If $f:\Bbb R^n \to \Bbb R$ is continuous then $f$ is uniformly continuous iff $|f|$ is uniformly continuous.
A map $f$ from a metric space $M=(M,d)$ to a metric space $N=(N,\rho)$ is said to be uniformly continuous if for every $\epsilon>0$, there exists a $\delta>0$ such that $\rho(f(x),f(y))<\epsilon$ whenever $x,y \in M$ satisfy $d(x,y)<\delta$.
Clearly if $f:\Bbb R^n \to \Bbb R$ is uniformly continuous then $|f|$ is uniformly continuous as $|f|(x)-|f|(y)|\leq |f(x)-f(y)|$ but I am having a real trouble showing the converse part. In the region where $f$ is always positive or negative, we will not have any problem but how to deal with the points where $f$ is changing sign. If the zeros of $f$ are finite then also we can take a minimum of all $\delta$s and conclude the result. What will happen if zeros of $f$ are infinite?
Best Answer
As mentioned in the comments, the proof given here may easily be modified to work for the whole of $\mathbb{R}^n$.

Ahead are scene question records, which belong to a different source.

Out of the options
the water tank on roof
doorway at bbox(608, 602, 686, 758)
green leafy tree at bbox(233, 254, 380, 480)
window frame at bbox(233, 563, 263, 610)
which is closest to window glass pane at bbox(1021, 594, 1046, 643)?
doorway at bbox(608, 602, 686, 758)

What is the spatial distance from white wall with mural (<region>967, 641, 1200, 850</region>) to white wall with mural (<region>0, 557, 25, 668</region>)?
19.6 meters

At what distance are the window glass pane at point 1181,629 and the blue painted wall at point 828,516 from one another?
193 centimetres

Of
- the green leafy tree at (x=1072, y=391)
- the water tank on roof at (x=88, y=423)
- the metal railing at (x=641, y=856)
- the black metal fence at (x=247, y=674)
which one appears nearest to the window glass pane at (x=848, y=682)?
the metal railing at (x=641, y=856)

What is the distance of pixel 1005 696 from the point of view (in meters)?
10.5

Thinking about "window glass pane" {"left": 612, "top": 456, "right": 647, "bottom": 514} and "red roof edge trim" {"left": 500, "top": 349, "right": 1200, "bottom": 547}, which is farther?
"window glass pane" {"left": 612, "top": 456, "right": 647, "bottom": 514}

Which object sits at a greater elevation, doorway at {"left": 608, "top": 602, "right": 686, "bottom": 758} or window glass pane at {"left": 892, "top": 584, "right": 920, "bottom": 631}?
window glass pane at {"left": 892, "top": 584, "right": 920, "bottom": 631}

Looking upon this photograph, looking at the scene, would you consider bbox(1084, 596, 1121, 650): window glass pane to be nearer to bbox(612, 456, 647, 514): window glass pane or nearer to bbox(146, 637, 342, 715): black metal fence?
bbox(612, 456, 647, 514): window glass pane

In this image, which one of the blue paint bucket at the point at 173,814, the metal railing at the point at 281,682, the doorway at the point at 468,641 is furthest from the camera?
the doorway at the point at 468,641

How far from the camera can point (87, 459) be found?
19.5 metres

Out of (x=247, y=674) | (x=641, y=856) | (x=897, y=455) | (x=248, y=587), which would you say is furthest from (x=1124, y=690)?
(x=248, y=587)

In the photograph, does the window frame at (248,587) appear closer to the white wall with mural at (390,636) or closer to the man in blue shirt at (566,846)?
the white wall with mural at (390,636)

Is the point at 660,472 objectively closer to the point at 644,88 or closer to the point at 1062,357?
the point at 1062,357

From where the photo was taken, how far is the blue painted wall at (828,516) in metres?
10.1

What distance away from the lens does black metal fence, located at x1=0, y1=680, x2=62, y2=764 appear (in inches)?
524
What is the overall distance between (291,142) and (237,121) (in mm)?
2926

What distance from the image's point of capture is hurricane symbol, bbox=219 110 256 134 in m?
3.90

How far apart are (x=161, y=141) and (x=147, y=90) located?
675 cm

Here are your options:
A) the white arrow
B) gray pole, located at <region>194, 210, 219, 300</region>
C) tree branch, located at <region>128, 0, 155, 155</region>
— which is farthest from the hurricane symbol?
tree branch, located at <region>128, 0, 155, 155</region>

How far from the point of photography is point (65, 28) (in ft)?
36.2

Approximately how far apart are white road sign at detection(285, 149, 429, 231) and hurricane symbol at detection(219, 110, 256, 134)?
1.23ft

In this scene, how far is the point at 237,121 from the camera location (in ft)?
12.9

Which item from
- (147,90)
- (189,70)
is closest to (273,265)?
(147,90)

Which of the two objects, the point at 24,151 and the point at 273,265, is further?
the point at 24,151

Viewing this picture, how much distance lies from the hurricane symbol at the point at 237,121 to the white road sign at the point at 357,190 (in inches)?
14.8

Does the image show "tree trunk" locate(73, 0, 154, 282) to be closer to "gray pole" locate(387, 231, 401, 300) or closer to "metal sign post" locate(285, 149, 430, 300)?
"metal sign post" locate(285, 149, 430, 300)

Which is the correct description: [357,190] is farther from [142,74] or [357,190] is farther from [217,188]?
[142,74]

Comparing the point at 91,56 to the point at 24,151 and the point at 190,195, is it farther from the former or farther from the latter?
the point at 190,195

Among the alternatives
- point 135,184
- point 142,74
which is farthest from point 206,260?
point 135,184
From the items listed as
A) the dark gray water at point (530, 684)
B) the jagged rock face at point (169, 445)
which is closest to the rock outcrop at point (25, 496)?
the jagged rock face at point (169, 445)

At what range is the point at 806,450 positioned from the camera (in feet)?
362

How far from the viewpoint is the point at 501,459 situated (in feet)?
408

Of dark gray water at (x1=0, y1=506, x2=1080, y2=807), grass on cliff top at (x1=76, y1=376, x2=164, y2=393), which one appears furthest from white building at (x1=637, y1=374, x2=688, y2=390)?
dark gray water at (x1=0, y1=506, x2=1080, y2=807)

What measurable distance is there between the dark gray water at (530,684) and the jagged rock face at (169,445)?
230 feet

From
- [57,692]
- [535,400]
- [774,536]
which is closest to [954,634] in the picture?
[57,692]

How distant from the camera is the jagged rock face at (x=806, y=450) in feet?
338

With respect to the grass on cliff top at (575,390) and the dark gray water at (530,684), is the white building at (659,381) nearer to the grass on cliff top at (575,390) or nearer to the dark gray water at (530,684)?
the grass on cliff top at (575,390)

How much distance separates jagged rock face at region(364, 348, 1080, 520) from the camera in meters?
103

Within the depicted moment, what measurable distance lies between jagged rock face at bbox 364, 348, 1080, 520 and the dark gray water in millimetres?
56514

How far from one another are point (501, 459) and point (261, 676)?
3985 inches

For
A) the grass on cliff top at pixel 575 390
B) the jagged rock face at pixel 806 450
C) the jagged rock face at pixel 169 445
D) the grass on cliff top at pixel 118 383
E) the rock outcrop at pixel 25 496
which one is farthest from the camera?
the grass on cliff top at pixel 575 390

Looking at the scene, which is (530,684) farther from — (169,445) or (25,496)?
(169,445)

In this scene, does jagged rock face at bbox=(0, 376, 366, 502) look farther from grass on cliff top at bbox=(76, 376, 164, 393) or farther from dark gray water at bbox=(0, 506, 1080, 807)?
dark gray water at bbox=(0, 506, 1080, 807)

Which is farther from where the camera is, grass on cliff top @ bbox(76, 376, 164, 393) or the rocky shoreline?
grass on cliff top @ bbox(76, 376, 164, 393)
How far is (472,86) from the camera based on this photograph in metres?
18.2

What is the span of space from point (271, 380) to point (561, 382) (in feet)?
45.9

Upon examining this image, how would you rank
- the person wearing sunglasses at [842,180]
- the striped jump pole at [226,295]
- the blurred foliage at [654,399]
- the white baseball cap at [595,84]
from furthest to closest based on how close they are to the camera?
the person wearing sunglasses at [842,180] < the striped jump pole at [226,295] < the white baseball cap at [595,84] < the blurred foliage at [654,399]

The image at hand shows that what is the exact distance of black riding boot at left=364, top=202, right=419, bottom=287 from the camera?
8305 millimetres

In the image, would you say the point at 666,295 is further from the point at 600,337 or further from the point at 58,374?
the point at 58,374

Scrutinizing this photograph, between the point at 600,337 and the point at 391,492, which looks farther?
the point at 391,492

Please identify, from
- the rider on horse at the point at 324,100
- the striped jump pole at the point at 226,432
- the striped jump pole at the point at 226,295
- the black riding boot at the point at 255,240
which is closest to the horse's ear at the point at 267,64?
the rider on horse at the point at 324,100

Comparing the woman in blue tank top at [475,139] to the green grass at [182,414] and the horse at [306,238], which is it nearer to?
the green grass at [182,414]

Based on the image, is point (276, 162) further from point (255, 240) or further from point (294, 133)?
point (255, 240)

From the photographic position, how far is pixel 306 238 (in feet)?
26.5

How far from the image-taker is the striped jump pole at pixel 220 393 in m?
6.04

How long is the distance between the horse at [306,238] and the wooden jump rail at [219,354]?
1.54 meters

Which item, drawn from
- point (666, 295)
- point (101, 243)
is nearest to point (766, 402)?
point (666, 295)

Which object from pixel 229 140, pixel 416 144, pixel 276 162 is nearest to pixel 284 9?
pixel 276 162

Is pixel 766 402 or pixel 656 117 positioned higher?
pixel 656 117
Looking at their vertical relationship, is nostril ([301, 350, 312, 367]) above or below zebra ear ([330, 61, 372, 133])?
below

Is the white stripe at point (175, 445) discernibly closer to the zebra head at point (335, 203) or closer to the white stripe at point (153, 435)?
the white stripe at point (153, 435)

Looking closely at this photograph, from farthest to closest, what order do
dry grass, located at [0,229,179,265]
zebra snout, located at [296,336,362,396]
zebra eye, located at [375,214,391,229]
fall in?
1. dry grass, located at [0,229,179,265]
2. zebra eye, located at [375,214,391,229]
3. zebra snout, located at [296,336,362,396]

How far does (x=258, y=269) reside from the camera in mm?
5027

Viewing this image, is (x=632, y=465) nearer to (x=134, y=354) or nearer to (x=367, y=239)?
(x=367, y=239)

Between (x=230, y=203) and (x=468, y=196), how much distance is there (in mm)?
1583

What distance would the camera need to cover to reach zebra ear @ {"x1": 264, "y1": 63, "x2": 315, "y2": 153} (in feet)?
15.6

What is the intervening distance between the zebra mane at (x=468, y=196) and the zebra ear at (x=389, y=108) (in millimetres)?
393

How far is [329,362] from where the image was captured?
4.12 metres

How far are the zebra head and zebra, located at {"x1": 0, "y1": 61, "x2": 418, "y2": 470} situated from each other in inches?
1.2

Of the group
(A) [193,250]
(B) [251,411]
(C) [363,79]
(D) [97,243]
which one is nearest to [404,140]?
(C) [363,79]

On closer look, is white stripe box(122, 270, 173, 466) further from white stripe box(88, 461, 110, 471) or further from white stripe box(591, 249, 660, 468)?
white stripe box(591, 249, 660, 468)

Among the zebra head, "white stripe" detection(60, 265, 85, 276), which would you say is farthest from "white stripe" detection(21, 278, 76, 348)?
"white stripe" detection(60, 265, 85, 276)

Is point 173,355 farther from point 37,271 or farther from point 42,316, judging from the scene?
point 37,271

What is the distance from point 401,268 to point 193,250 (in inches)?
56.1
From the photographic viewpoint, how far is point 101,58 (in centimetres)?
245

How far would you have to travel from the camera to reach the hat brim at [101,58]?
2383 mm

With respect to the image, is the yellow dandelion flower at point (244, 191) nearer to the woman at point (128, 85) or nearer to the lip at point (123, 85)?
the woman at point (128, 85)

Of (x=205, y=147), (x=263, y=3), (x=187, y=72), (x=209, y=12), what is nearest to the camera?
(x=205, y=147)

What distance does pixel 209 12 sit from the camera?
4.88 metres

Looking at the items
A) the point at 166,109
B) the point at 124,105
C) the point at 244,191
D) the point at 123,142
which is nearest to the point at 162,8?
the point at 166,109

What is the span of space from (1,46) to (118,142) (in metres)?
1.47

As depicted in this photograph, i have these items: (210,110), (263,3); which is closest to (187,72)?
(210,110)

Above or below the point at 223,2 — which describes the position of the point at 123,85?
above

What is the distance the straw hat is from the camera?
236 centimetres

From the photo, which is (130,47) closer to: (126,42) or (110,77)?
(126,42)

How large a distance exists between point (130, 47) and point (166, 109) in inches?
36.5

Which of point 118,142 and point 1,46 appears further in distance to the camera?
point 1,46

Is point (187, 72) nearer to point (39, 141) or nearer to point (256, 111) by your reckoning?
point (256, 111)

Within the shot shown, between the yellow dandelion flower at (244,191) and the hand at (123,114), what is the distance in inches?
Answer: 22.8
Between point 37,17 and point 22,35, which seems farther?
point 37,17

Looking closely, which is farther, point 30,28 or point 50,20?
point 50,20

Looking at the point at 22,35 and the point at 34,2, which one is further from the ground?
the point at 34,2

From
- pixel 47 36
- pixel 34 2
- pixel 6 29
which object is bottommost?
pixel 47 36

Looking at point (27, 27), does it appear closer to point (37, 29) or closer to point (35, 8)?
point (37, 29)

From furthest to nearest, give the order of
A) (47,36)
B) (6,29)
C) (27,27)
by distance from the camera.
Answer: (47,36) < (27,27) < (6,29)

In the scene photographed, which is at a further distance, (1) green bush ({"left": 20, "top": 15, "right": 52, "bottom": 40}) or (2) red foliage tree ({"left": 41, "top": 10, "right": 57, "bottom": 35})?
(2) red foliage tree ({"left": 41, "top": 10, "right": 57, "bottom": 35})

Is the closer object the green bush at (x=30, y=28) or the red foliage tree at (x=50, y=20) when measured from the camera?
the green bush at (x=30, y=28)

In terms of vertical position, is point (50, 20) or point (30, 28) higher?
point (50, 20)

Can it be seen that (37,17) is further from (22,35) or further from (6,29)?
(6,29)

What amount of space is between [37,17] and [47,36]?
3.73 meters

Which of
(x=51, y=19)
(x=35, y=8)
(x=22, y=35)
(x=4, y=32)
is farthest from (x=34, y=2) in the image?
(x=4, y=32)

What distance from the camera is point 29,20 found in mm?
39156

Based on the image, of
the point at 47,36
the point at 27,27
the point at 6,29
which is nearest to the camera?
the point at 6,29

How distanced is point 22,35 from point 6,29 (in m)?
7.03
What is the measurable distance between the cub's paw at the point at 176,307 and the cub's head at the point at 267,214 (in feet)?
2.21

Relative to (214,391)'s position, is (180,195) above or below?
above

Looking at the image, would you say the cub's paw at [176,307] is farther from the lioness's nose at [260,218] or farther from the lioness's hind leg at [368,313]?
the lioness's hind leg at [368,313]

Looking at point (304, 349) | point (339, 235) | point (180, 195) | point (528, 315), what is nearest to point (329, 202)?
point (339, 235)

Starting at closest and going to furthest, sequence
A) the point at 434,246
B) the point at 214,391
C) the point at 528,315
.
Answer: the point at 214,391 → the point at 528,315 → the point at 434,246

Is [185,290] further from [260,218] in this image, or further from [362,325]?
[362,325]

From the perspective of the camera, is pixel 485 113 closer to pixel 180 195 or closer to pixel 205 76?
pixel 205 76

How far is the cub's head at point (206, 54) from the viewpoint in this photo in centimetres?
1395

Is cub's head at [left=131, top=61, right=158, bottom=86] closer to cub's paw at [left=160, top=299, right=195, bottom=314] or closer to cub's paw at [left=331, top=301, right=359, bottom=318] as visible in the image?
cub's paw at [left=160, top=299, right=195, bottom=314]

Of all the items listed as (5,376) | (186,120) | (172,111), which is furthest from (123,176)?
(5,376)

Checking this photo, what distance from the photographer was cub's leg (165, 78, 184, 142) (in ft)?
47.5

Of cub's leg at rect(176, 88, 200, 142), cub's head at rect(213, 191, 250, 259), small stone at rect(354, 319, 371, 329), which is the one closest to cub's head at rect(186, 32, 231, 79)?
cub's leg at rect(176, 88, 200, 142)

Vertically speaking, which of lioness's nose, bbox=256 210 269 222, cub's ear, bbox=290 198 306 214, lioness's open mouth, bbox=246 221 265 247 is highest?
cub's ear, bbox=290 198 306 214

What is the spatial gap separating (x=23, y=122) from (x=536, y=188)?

Since $\lvert f \rvert$ is uniformly continuous, there exists a $\delta > 0$ such that \begin{align*} d(x,y) \leq \delta \Rightarrow \lvert \lvert f \rvert (x) - \lvert f \rvert (y) \rvert \leq \frac{\epsilon}{2}. \end{align*} Note that if $f(x)f(y) > 0$, then \begin{align*} \lvert f(x)-f(y)\rvert \leq \lvert \lvert f \rvert(x) - \lvert f \rvert (y) \rvert, \end{align*} which is less than $\epsilon/2$ whenever $d(x,y) \leq \delta$. Unsurprisingly, this case was quite trivial. We now turn our attention to the case where $f(x)f(y) \overset{\star}{\leq} 0$. Since it always holds that \begin{align*} \lvert f(x)-f(y)\rvert \leq \lvert f \rvert(x) + \lvert f \rvert (y). \end{align*} it suffices to show that $\star$ implies the existence of a $z$ such that $d(x,z) \vee d(y,z) \leq d(x,y)$ and $f(z) = 0$. Because then \begin{align*} \lvert f(x) - f(y) \rvert &\leq \lvert \lvert f \rvert(x) - \lvert f \rvert(z) \rvert + \lvert \lvert f \rvert(y) - \lvert f \rvert(z) \rvert \\ &\leq \frac{\epsilon}{2} + \frac{\epsilon}{2} = \epsilon \end{align*} whenever $d(x,y) \leq \delta$. Since $f$ is continuous, the existence of a suitable $z$ follows from the continuity of $f$ and $\star$ (as a consequence of the Intermediate Value Theorem, see e.g. here).